INSTRUCTIONS FOR THE TASK
Type out the records again, exactly as they are.

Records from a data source
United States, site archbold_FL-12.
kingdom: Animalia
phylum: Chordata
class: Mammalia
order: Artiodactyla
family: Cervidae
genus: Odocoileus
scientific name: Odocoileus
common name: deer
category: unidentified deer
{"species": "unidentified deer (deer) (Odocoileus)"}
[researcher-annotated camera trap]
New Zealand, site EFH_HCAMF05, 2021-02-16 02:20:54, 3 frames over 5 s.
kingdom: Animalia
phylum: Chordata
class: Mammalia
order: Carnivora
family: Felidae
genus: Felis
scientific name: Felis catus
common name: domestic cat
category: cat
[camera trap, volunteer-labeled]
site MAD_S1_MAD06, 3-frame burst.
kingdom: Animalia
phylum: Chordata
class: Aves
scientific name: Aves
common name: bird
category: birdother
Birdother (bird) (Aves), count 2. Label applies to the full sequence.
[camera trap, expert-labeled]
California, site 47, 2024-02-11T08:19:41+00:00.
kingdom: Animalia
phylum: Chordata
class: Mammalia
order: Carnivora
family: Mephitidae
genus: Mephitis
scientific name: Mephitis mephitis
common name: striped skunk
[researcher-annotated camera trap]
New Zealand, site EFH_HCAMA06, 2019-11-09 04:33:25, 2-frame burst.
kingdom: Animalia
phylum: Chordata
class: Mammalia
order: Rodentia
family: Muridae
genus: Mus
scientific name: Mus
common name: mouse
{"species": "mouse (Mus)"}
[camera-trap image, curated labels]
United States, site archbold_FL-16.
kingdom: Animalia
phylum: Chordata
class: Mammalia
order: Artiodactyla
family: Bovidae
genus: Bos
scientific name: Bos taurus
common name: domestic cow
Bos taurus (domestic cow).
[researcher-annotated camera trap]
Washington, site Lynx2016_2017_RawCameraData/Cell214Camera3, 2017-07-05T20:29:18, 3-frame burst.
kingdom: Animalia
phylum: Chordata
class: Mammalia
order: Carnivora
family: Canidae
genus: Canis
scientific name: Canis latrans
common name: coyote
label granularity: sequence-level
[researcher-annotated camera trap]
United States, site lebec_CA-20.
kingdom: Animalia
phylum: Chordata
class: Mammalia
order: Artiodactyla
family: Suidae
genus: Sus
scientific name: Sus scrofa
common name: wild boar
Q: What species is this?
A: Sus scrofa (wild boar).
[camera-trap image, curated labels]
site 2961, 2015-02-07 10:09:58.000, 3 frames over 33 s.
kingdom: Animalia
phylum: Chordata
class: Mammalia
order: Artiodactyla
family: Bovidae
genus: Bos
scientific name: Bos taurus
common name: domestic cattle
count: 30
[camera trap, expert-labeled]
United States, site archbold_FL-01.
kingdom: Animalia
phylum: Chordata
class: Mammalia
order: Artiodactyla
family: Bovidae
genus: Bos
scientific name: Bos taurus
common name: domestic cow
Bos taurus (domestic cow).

SOLUTION FOR THIS EXERCISE
United States, site archbold_FL-12.
kingdom: Animalia
phylum: Chordata
class: Mammalia
order: Artiodactyla
family: Cervidae
genus: Odocoileus
scientific name: Odocoileus
common name: deer
category: unidentified deer
{"species": "unidentified deer (deer) (Odocoileus)"}
[researcher-annotated camera trap]
New Zealand, site EFH_HCAMF05, 2021-02-16 02:20:54, 3 frames over 5 s.
kingdom: Animalia
phylum: Chordata
class: Mammalia
order: Carnivora
family: Felidae
genus: Felis
scientific name: Felis catus
common name: domestic cat
category: cat
[camera trap, volunteer-labeled]
site MAD_S1_MAD06, 3-frame burst.
kingdom: Animalia
phylum: Chordata
class: Aves
scientific name: Aves
common name: bird
category: birdother
Birdother (bird) (Aves), count 2. Label applies to the full sequence.
[camera trap, expert-labeled]
California, site 47, 2024-02-11T08:19:41+00:00.
kingdom: Animalia
phylum: Chordata
class: Mammalia
order: Carnivora
family: Mephitidae
genus: Mephitis
scientific name: Mephitis mephitis
common name: striped skunk
[researcher-annotated camera trap]
New Zealand, site EFH_HCAMA06, 2019-11-09 04:33:25, 2-frame burst.
kingdom: Animalia
phylum: Chordata
class: Mammalia
order: Rodentia
family: Muridae
genus: Mus
scientific name: Mus
common name: mouse
{"species": "mouse (Mus)"}
[camera-trap image, curated labels]
United States, site archbold_FL-16.
kingdom: Animalia
phylum: Chordata
class: Mammalia
order: Artiodactyla
family: Bovidae
genus: Bos
scientific name: Bos taurus
common name: domestic cow
Bos taurus (domestic cow).
[researcher-annotated camera trap]
Washington, site Lynx2016_2017_RawCameraData/Cell214Camera3, 2017-07-05T20:29:18, 3-frame burst.
kingdom: Animalia
phylum: Chordata
class: Mammalia
order: Carnivora
family: Canidae
genus: Canis
scientific name: Canis latrans
common name: coyote
label granularity: sequence-level
[researcher-annotated camera trap]
United States, site lebec_CA-20.
kingdom: Animalia
phylum: Chordata
class: Mammalia
order: Artiodactyla
family: Suidae
genus: Sus
scientific name: Sus scrofa
common name: wild boar
Q: What species is this?
A: Sus scrofa (wild boar).
[camera-trap image, curated labels]
site 2961, 2015-02-07 10:09:58.000, 3 frames over 33 s.
kingdom: Animalia
phylum: Chordata
class: Mammalia
order: Artiodactyla
family: Bovidae
genus: Bos
scientific name: Bos taurus
common name: domestic cattle
count: 30
[camera trap, expert-labeled]
United States, site archbold_FL-01.
kingdom: Animalia
phylum: Chordata
class: Mammalia
order: Artiodactyla
family: Bovidae
genus: Bos
scientific name: Bos taurus
common name: domestic cow
Bos taurus (domestic cow).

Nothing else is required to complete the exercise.